THE TASK
Find where "江 整體穩定度很高很穩，使用時不會大力抖動。" appears in the entries below. That line and all lines after it, through the last, are to be duplicated exactly, with nothing else.

START TASK DATA

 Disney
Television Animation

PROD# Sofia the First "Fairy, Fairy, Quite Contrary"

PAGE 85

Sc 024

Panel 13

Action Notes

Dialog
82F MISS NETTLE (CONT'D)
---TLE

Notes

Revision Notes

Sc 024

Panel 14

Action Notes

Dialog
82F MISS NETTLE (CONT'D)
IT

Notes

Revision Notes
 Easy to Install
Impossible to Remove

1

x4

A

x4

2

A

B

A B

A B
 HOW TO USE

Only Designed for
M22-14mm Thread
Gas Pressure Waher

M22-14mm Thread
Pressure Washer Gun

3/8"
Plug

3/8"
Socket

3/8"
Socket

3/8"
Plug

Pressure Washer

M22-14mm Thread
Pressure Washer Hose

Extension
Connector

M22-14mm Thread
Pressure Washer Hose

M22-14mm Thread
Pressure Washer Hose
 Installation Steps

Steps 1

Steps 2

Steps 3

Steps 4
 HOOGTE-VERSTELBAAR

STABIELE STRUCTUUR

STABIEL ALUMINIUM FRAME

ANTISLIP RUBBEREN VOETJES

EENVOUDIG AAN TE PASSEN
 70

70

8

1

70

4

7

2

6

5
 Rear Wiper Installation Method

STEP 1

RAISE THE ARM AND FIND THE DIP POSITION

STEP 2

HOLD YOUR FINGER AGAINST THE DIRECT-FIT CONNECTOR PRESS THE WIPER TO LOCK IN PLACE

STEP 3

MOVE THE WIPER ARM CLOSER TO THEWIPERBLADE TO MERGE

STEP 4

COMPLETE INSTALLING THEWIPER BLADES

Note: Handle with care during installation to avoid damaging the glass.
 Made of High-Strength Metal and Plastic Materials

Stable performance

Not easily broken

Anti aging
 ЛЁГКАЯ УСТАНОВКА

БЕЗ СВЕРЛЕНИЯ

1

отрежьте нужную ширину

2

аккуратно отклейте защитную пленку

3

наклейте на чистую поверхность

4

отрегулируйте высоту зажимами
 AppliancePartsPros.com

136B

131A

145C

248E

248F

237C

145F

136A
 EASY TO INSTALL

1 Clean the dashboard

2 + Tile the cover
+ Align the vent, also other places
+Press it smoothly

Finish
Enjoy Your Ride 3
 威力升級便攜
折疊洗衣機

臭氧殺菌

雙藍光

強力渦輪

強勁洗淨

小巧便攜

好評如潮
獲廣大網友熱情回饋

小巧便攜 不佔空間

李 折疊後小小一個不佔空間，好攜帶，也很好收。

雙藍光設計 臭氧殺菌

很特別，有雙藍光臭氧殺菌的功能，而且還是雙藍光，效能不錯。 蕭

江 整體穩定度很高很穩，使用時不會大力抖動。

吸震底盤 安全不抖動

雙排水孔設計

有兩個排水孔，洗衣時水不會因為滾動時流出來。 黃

END TASK DATA

RESPONSE TO THIS EXERCISE
江 整體穩定度很高很穩，使用時不會大力抖動。

吸震底盤 安全不抖動

雙排水孔設計

有兩個排水孔，洗衣時水不會因為滾動時流出來。 黃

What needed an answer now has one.